After beseeching the Lord for a very long time to explain to me the meaning of “Many are called but few are chosen,” the Lord finally opened my eyes.  He throws out the gospel everywhere, like the sower sowing seed who casts out seed all over the place, in good soil and on stone.  Wherever He can get His Word sown in the world is to the Many.  They are all called.  But who are the few who are chosen? Those who respond.  Those who are “good soil” who hear, obey, and bear much fruit.  Izzy

 


From: [EMAIL PROTECTED] [mailto:[EMAIL PROTECTED] On Behalf Of Judy Taylor
Sent: Wednesday, August 18, 2004 9:20 AM
To: [EMAIL PROTECTED]
Subject: [TruthTalk] Christians' authority over nature

 

They don't exist Lance - everyone is called, but not everyone responds. Why do you think Jesus

wept over Jerusalem?  Wisdom dances in the streets saying "come in here, come in here" but alas

the call of Hollywood is more seductive.  So..... "Many are called but few are chosen" because to be

chosen we must choose Him... rather than the world, the flesh, and the counsel of the devil.

 

 

From: "Lance Muir" <[EMAIL PROTECTED]>

Jt:What of those who have NOT been drawn by the Father?

 

From: Judy Taylor

It's a closed circle Lance. Noone comes to the Father unless they come through Jesus who is the door and

noone comes to Jesus except it is given him by the father (Jn 6:65). IOW the Holy Spirit gives spiritual life (quickeneth), and without the work of the Holy Spirit noone can even see the need for it (Jn 14:17). All spiritual life begins and ends with God. He reveals truth to us, lives within us, then he enables us to respond to that truth.

 

From: "Lance Muir" <[EMAIL PROTECTED]>

Amen! God's covenant is fulfilled in Jesus (the obedient Israelite).

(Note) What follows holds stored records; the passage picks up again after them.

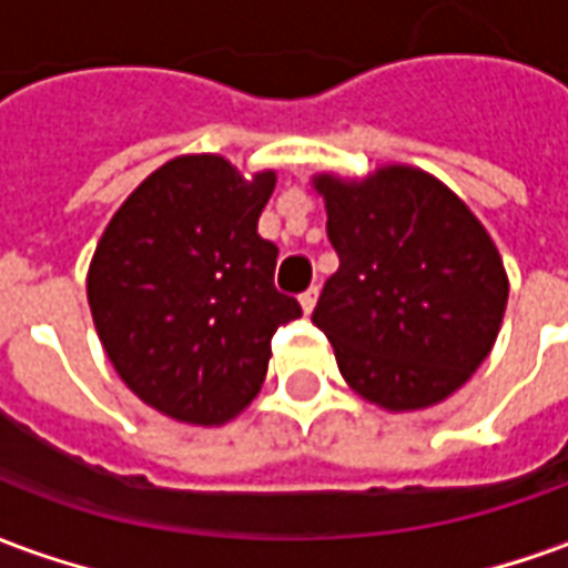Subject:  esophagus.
Returning a JSON list of instances; mask_svg holds the SVG:
<instances>
[{
  "label": "esophagus",
  "mask_w": 568,
  "mask_h": 568,
  "mask_svg": "<svg viewBox=\"0 0 568 568\" xmlns=\"http://www.w3.org/2000/svg\"><path fill=\"white\" fill-rule=\"evenodd\" d=\"M316 301H320V288H316V285H310L307 292L301 295V307H304V313H313Z\"/></svg>",
  "instance_id": "esophagus-1"
}]
</instances>
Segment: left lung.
Listing matches in <instances>:
<instances>
[{
  "label": "left lung",
  "mask_w": 568,
  "mask_h": 568,
  "mask_svg": "<svg viewBox=\"0 0 568 568\" xmlns=\"http://www.w3.org/2000/svg\"><path fill=\"white\" fill-rule=\"evenodd\" d=\"M341 267L313 310L362 398L419 410L456 393L496 344L508 276L471 210L423 170L320 175Z\"/></svg>",
  "instance_id": "left-lung-1"
}]
</instances>
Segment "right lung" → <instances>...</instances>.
Segmentation results:
<instances>
[{"label": "right lung", "instance_id": "obj_1", "mask_svg": "<svg viewBox=\"0 0 568 568\" xmlns=\"http://www.w3.org/2000/svg\"><path fill=\"white\" fill-rule=\"evenodd\" d=\"M276 175L219 154L163 163L105 227L88 273L93 325L118 377L166 417L219 426L258 395L271 341L301 316L258 234Z\"/></svg>", "mask_w": 568, "mask_h": 568}]
</instances>
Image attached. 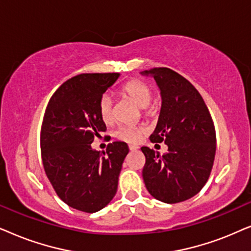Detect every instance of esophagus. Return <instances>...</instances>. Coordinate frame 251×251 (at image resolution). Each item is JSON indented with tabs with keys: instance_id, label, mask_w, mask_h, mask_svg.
<instances>
[{
	"instance_id": "1",
	"label": "esophagus",
	"mask_w": 251,
	"mask_h": 251,
	"mask_svg": "<svg viewBox=\"0 0 251 251\" xmlns=\"http://www.w3.org/2000/svg\"><path fill=\"white\" fill-rule=\"evenodd\" d=\"M128 148H129V150H131V151H135V150L139 149V147L135 146V145H129Z\"/></svg>"
}]
</instances>
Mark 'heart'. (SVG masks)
Returning a JSON list of instances; mask_svg holds the SVG:
<instances>
[{
	"instance_id": "obj_1",
	"label": "heart",
	"mask_w": 251,
	"mask_h": 251,
	"mask_svg": "<svg viewBox=\"0 0 251 251\" xmlns=\"http://www.w3.org/2000/svg\"><path fill=\"white\" fill-rule=\"evenodd\" d=\"M122 91L125 95L131 98L136 104L143 109L145 113L152 111L150 102L152 100V89L148 83L139 79H132L122 87ZM99 115L105 124H111L115 120V111H113V101L109 94H103L99 101ZM147 129L145 126L140 125H122L116 128L115 138L127 143H136L146 134Z\"/></svg>"
}]
</instances>
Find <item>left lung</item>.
I'll list each match as a JSON object with an SVG mask.
<instances>
[{
    "instance_id": "8db88e82",
    "label": "left lung",
    "mask_w": 251,
    "mask_h": 251,
    "mask_svg": "<svg viewBox=\"0 0 251 251\" xmlns=\"http://www.w3.org/2000/svg\"><path fill=\"white\" fill-rule=\"evenodd\" d=\"M142 75L155 78L162 109L151 142H165L159 156L142 147L146 164L142 176L148 192L159 201L179 203L196 195L208 181L216 155V131L211 115L198 89L168 68H152Z\"/></svg>"
}]
</instances>
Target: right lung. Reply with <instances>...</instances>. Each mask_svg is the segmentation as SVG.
<instances>
[{
  "instance_id": "add662e5",
  "label": "right lung",
  "mask_w": 251,
  "mask_h": 251,
  "mask_svg": "<svg viewBox=\"0 0 251 251\" xmlns=\"http://www.w3.org/2000/svg\"><path fill=\"white\" fill-rule=\"evenodd\" d=\"M119 73H82L53 93L43 116L40 146L43 169L63 202L93 213L116 195L118 176L128 153L125 142L109 143L105 151L92 149L106 126L99 101Z\"/></svg>"
}]
</instances>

'those who come to Him have been drawn by the Father' Could you kindly tell me what this passage means to you?

From: "Lance Muir" <[EMAIL PROTECTED]>

God's covenant (via Abraham) is unilateral and, not bilateral.

 

jt: God's covenant (via Abraham) is Jesus and those who come to Him have been drawn by the Father.

I don't see anything "unilateral" in all the gospels.  Counting the cost is a scriptural principle.  judyt

In a message dated 8/16/2004 12:16:39 PM Pacific Daylight Time, [EMAIL PROTECTED] writes:

The above is TFT's "incarnational teaching"  Yes Jesus is the sacrifice for all time but God is a Covenant God and Jesus is given as a Covenant to the people.  Covenant agreements involve the fidelity both parties and we enter the process of salvation so that we might overcome as He overcame. Yes it is all His grace, and it is all His power - but we have our part in the process if we have repented from dead works so that we may serve the Living God.  I'm not satisfied with a "form of godliness" are you?.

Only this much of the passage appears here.